Tim kuasa hukum Sarwendah memberikan klarifikasi atas isu viral yang menyeret nama kliennya dalam tudingan pesugihan di Gunung Kawi. Mereka menegaskan, kehadiran Sarwendah di lokasi tersebut bukan untuk ritual mistis, melainkan untuk kebutuhan syuting beberapa tahun lalu.
Abraham Simon menjelaskan, kunjungan itu terjadi sekitar 2021 atau 2022 saat produksi podcast bertema horor bersama kru dan Jordi Onsu. Pihaknya menilai narasi yang beredar di media sosial telah memelintir fakta dan berpotensi mencemarkan nama baik klien mereka.
Clarifikasi Sarwendah di Gunung Kawi
Abraham Simon menyebut, unggahan video yang memicu isu tersebut berangkat dari pernyataan seorang narasumber di lokasi. Ia menegaskan, konteks kejadian harus dilihat dari proses produksi konten yang dilakukan saat itu.
Menurutnya, Sarwendah datang bersama tim produksi dan tidak melakukan aktivitas di luar agenda syuting. Kehadiran itu, kata dia, murni terkait pekerjaan dan bukan untuk menjalankan praktik yang dituduhkan.

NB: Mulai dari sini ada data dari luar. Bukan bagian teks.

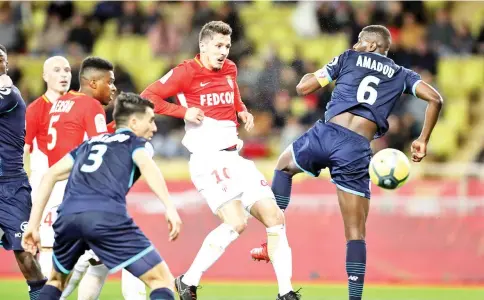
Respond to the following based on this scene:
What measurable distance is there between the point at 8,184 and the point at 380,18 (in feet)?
32.6

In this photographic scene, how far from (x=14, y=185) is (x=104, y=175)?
2.06 metres

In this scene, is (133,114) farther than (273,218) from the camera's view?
No

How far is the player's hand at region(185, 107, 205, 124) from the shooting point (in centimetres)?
831

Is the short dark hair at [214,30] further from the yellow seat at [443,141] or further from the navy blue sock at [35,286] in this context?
the yellow seat at [443,141]

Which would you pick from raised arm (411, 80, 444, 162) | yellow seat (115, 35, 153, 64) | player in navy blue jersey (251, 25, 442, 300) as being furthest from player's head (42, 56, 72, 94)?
yellow seat (115, 35, 153, 64)

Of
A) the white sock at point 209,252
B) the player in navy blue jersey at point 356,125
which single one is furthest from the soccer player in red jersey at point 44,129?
the player in navy blue jersey at point 356,125

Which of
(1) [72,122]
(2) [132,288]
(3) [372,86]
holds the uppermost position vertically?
(3) [372,86]

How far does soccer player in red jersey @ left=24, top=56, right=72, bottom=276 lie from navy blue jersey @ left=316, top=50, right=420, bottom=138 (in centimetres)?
247

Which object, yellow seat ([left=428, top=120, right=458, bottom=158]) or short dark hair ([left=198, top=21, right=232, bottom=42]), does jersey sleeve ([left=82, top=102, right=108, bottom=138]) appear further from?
yellow seat ([left=428, top=120, right=458, bottom=158])

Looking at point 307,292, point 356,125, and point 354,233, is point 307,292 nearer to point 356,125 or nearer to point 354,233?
point 354,233

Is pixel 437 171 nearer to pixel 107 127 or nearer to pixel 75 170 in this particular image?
pixel 107 127

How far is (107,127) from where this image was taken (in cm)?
862

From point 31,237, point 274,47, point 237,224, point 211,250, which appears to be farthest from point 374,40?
point 274,47

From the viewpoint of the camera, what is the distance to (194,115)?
8312 millimetres
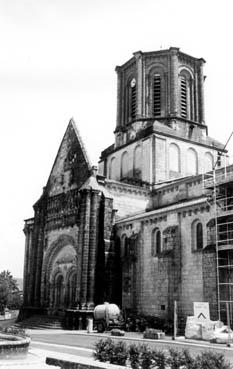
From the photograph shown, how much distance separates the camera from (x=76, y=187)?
4125 centimetres

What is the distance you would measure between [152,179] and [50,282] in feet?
44.3

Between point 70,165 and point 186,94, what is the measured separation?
1363 centimetres

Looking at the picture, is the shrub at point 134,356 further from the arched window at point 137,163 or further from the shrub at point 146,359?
the arched window at point 137,163

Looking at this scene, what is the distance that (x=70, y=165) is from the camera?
43.3 m

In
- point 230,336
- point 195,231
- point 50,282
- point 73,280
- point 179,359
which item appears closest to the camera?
point 179,359

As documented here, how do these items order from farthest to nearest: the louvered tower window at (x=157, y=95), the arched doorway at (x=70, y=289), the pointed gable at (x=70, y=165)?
the louvered tower window at (x=157, y=95) < the pointed gable at (x=70, y=165) < the arched doorway at (x=70, y=289)

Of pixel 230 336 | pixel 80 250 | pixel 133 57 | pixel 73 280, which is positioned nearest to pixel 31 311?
pixel 73 280

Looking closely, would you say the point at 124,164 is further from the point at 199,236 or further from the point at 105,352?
the point at 105,352

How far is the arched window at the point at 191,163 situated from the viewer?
146ft

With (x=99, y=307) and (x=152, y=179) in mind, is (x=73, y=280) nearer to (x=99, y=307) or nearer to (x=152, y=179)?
(x=99, y=307)

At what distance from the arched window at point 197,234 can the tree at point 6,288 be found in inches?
1785

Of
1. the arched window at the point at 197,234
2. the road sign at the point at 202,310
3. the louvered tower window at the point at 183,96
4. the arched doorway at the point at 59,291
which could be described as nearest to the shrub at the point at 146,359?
the road sign at the point at 202,310

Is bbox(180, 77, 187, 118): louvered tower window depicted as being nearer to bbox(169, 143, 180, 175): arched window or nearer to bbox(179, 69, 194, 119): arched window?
bbox(179, 69, 194, 119): arched window

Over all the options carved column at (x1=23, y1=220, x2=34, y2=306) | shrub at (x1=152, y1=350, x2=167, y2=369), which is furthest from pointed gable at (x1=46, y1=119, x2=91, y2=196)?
shrub at (x1=152, y1=350, x2=167, y2=369)
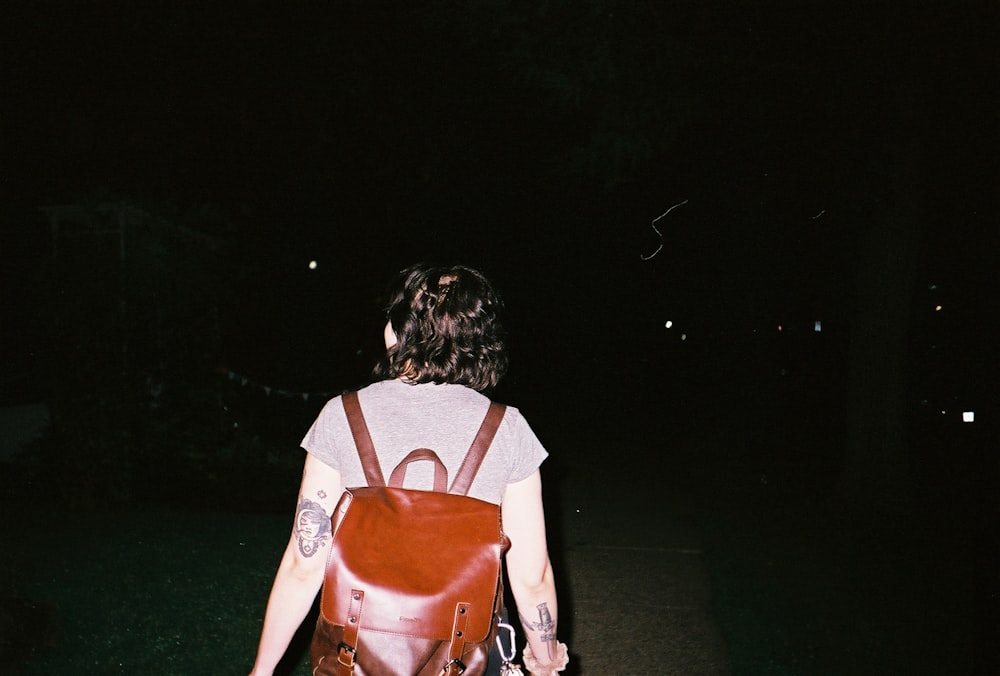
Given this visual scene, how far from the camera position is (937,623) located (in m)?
5.26

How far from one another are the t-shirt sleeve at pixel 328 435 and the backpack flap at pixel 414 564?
0.21 m

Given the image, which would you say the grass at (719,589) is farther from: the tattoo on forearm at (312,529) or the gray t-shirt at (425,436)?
the tattoo on forearm at (312,529)

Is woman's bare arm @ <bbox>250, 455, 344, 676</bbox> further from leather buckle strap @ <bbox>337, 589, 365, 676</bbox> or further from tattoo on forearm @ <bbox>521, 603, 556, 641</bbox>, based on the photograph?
tattoo on forearm @ <bbox>521, 603, 556, 641</bbox>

Pihak kuasa hukum juga menilai isu ini berkembang menjadi konsumsi publik yang tidak proporsional. Mereka menyebut, penyebaran informasi yang tidak utuh dapat menimbulkan kerugian bagi reputasi klien mereka.
Konten Horor Jadi Sorotan
Abraham menjelaskan, podcast yang dikerjakan saat itu memang mengusung tema horor. Karena itu, tim produksi berpindah ke sejumlah lokasi yang dianggap memiliki kesan mistis atau sakral.
Ia menegaskan, lokasi seperti Gunung Kawi dipilih untuk kepentingan pengambilan gambar dan video. Seluruh rangkaian kegiatan, lanjutnya, dilakukan dalam pengawasan kru dan pihak produksi.

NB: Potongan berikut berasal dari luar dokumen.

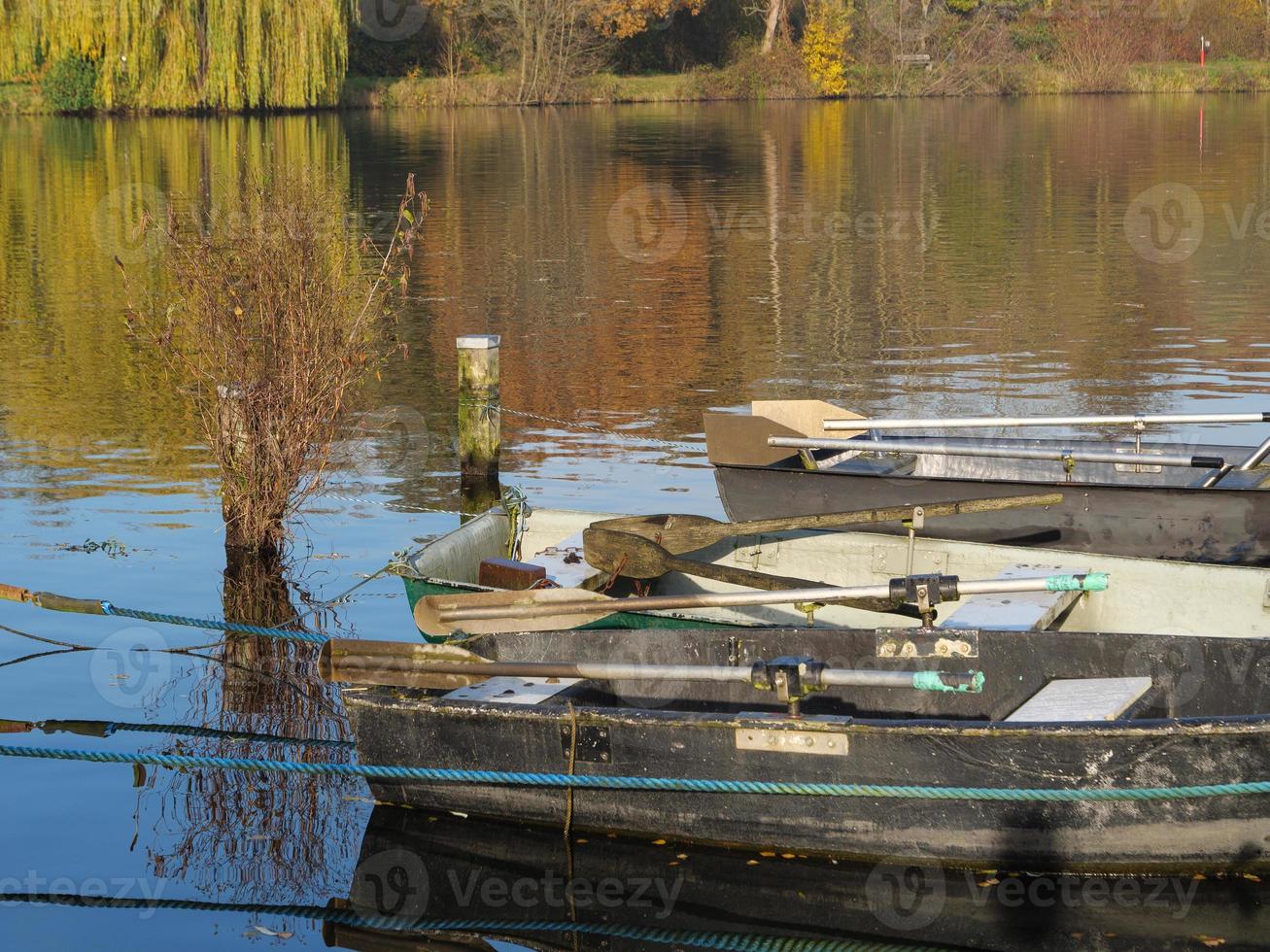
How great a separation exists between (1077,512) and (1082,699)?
2998mm

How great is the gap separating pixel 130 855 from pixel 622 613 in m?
2.65

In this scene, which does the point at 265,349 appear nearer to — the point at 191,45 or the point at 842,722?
the point at 842,722

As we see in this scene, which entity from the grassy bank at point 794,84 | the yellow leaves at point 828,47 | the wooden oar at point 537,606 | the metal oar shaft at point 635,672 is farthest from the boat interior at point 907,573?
the yellow leaves at point 828,47

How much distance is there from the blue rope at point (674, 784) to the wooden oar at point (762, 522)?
7.92 ft

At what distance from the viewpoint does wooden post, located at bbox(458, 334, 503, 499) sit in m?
12.2

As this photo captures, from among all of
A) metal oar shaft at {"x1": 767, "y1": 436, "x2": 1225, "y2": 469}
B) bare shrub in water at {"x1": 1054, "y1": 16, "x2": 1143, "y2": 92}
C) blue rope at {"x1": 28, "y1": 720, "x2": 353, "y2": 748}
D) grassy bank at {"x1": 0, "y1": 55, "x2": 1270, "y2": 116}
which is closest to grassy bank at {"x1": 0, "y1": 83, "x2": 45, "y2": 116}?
grassy bank at {"x1": 0, "y1": 55, "x2": 1270, "y2": 116}

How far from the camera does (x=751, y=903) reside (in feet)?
22.3

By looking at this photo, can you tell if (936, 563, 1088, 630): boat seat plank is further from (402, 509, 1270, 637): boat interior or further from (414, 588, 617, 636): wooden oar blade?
(414, 588, 617, 636): wooden oar blade

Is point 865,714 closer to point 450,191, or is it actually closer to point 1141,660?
point 1141,660

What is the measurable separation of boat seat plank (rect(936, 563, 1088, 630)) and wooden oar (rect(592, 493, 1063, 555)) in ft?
1.89

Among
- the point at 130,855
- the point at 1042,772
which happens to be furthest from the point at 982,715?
the point at 130,855

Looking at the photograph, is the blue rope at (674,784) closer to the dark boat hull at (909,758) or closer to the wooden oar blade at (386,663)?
the dark boat hull at (909,758)

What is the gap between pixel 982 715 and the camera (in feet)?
25.3

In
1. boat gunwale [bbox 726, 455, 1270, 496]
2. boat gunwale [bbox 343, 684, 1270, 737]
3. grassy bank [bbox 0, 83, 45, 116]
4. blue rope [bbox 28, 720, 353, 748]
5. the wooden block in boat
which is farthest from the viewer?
grassy bank [bbox 0, 83, 45, 116]
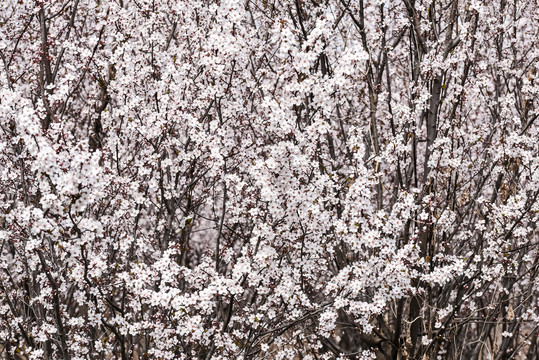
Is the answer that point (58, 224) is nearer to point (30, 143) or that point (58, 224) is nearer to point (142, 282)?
point (30, 143)

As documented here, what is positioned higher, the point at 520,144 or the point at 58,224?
the point at 520,144

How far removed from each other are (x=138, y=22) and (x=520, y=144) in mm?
5308

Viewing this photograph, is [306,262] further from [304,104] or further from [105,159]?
[105,159]

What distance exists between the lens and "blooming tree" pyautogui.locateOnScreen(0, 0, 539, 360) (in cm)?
543

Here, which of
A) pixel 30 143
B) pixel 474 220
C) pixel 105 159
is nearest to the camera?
pixel 30 143

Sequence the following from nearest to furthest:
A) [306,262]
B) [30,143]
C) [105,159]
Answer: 1. [30,143]
2. [306,262]
3. [105,159]

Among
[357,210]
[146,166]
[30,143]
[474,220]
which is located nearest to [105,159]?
[146,166]

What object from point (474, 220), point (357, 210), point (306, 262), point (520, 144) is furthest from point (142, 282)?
point (474, 220)

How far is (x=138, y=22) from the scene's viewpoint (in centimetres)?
752

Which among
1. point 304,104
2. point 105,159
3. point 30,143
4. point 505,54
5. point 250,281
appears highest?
point 505,54

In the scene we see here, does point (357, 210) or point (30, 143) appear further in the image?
point (357, 210)

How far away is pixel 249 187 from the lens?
266 inches

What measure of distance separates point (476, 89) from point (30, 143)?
6.05 meters

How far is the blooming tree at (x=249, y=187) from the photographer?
5434mm
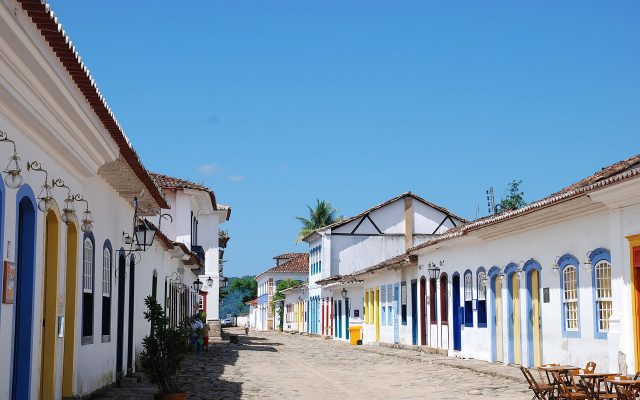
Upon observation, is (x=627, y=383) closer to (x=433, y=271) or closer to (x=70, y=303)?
(x=70, y=303)

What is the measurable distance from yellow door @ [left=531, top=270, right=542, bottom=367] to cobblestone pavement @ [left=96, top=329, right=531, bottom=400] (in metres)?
0.70

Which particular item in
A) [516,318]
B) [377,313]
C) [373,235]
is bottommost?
[516,318]

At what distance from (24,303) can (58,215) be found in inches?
59.1

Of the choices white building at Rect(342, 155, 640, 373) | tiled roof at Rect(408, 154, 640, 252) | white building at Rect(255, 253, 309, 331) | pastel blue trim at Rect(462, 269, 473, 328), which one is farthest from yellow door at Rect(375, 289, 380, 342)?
white building at Rect(255, 253, 309, 331)

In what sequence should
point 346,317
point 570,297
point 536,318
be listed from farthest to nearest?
point 346,317, point 536,318, point 570,297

Menurut kuasa hukum, publik perlu membedakan antara kebutuhan konten dan tuduhan yang tidak berdasar. Mereka berharap penjelasan ini dapat menghentikan spekulasi yang terus berkembang di media sosial.
Framing Negatif Dinilai Merugikan
Chris Sam Siwu menyoroti adanya framing negatif yang seolah mengaitkan kesuksesan Sarwendah dengan cara instan melalui pesugihan. Ia menilai tudingan tersebut bertolak belakang dengan realitas kerja kliennya selama ini.
Menurut Chris, Sarwendah dikenal bekerja dari pagi hingga malam dan menjalani aktivitas profesional secara konsisten. Karena itu, ia menyebut tuduhan pesugihan sama sekali tidak selaras dengan perjalanan karier kliennya.
Ia juga mengingatkan bahwa pesugihan identik dengan cara memperoleh uang tanpa bekerja keras. Sementara itu, Sarwendah justru dinilai menunjukkan dedikasi dan disiplin dalam setiap pekerjaannya.
Langkah Hukum Masih Dipertimbangkan
Kuasa hukum menyatakan sedang mempelajari seluruh materi video yang beredar di media sosial. Mereka juga menelaah konten yang diunggah Pesulap Merah untuk memastikan konteks penyampaiannya.
Langkah itu dilakukan untuk menilai apakah ada unsur kesengajaan dalam mencemarkan nama baik Sarwendah. Jika ditemukan indikasi pelanggaran, pihaknya tidak menutup kemungkinan menempuh jalur hukum.
Chris menegaskan, timnya akan mengkaji lebih dulu seluruh bukti dan informasi yang tersedia. Ia menutup pernyataannya dengan menegaskan bahwa pihaknya siap mengambil upaya hukum bila diperlukan.